(Extracted page text data)
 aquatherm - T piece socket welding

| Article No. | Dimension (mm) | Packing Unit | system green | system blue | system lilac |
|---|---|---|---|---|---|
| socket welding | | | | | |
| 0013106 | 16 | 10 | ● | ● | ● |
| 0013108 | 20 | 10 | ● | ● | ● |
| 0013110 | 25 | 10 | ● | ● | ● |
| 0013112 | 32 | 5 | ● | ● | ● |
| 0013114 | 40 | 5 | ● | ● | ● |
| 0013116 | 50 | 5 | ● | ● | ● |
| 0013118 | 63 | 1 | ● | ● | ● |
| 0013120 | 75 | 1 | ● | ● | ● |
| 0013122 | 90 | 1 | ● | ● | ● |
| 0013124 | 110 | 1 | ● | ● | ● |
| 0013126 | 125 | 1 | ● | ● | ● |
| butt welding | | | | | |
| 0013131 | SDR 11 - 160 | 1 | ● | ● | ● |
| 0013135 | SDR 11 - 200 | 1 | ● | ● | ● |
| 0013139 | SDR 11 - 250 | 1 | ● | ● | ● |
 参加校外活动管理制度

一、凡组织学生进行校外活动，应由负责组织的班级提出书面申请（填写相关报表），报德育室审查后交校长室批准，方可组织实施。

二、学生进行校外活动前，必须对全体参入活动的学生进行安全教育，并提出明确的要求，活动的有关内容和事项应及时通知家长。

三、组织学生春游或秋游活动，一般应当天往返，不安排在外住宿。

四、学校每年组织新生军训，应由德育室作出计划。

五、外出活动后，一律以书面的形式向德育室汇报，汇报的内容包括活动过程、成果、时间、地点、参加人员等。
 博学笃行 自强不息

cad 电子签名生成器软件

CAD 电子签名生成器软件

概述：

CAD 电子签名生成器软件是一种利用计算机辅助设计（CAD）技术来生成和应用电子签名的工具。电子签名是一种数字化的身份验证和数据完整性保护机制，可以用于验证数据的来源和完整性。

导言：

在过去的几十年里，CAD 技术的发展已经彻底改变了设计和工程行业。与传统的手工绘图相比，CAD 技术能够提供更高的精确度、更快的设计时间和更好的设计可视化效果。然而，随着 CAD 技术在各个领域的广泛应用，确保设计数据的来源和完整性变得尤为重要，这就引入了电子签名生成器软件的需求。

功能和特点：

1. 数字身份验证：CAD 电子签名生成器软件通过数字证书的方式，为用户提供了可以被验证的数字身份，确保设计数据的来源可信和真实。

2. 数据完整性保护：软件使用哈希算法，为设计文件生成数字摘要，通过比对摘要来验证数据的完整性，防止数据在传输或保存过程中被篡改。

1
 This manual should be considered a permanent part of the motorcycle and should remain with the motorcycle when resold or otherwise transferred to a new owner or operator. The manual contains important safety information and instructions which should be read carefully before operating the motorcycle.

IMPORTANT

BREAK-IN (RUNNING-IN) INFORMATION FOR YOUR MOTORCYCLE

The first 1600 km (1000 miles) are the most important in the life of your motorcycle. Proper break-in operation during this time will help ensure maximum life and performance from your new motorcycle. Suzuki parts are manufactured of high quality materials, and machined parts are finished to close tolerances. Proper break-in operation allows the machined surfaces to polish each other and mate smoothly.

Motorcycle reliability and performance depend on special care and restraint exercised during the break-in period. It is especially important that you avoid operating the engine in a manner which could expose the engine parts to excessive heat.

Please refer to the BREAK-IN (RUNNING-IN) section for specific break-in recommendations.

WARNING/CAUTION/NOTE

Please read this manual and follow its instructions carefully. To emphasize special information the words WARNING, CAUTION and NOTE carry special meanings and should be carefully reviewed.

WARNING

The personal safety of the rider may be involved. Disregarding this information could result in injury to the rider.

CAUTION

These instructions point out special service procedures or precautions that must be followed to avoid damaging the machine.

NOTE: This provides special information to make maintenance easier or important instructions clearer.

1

## Work item
This exercise requires that all of the entries be repeated exactly.

## Reply
 aquatherm - T piece socket welding

| Article No. | Dimension (mm) | Packing Unit | system green | system blue | system lilac |
|---|---|---|---|---|---|
| socket welding | | | | | |
| 0013106 | 16 | 10 | ● | ● | ● |
| 0013108 | 20 | 10 | ● | ● | ● |
| 0013110 | 25 | 10 | ● | ● | ● |
| 0013112 | 32 | 5 | ● | ● | ● |
| 0013114 | 40 | 5 | ● | ● | ● |
| 0013116 | 50 | 5 | ● | ● | ● |
| 0013118 | 63 | 1 | ● | ● | ● |
| 0013120 | 75 | 1 | ● | ● | ● |
| 0013122 | 90 | 1 | ● | ● | ● |
| 0013124 | 110 | 1 | ● | ● | ● |
| 0013126 | 125 | 1 | ● | ● | ● |
| butt welding | | | | | |
| 0013131 | SDR 11 - 160 | 1 | ● | ● | ● |
| 0013135 | SDR 11 - 200 | 1 | ● | ● | ● |
| 0013139 | SDR 11 - 250 | 1 | ● | ● | ● |
 参加校外活动管理制度

一、凡组织学生进行校外活动，应由负责组织的班级提出书面申请（填写相关报表），报德育室审查后交校长室批准，方可组织实施。

二、学生进行校外活动前，必须对全体参入活动的学生进行安全教育，并提出明确的要求，活动的有关内容和事项应及时通知家长。

三、组织学生春游或秋游活动，一般应当天往返，不安排在外住宿。

四、学校每年组织新生军训，应由德育室作出计划。

五、外出活动后，一律以书面的形式向德育室汇报，汇报的内容包括活动过程、成果、时间、地点、参加人员等。
 博学笃行 自强不息

cad 电子签名生成器软件

CAD 电子签名生成器软件

概述：

CAD 电子签名生成器软件是一种利用计算机辅助设计（CAD）技术来生成和应用电子签名的工具。电子签名是一种数字化的身份验证和数据完整性保护机制，可以用于验证数据的来源和完整性。

导言：

在过去的几十年里，CAD 技术的发展已经彻底改变了设计和工程行业。与传统的手工绘图相比，CAD 技术能够提供更高的精确度、更快的设计时间和更好的设计可视化效果。然而，随着 CAD 技术在各个领域的广泛应用，确保设计数据的来源和完整性变得尤为重要，这就引入了电子签名生成器软件的需求。

功能和特点：

1. 数字身份验证：CAD 电子签名生成器软件通过数字证书的方式，为用户提供了可以被验证的数字身份，确保设计数据的来源可信和真实。

2. 数据完整性保护：软件使用哈希算法，为设计文件生成数字摘要，通过比对摘要来验证数据的完整性，防止数据在传输或保存过程中被篡改。

1
 This manual should be considered a permanent part of the motorcycle and should remain with the motorcycle when resold or otherwise transferred to a new owner or operator. The manual contains important safety information and instructions which should be read carefully before operating the motorcycle.

IMPORTANT

BREAK-IN (RUNNING-IN) INFORMATION FOR YOUR MOTORCYCLE

The first 1600 km (1000 miles) are the most important in the life of your motorcycle. Proper break-in operation during this time will help ensure maximum life and performance from your new motorcycle. Suzuki parts are manufactured of high quality materials, and machined parts are finished to close tolerances. Proper break-in operation allows the machined surfaces to polish each other and mate smoothly.

Motorcycle reliability and performance depend on special care and restraint exercised during the break-in period. It is especially important that you avoid operating the engine in a manner which could expose the engine parts to excessive heat.

Please refer to the BREAK-IN (RUNNING-IN) section for specific break-in recommendations.

WARNING/CAUTION/NOTE

Please read this manual and follow its instructions carefully. To emphasize special information the words WARNING, CAUTION and NOTE carry special meanings and should be carefully reviewed.

WARNING

The personal safety of the rider may be involved. Disregarding this information could result in injury to the rider.

CAUTION

These instructions point out special service procedures or precautions that must be followed to avoid damaging the machine.

NOTE: This provides special information to make maintenance easier or important instructions clearer.

1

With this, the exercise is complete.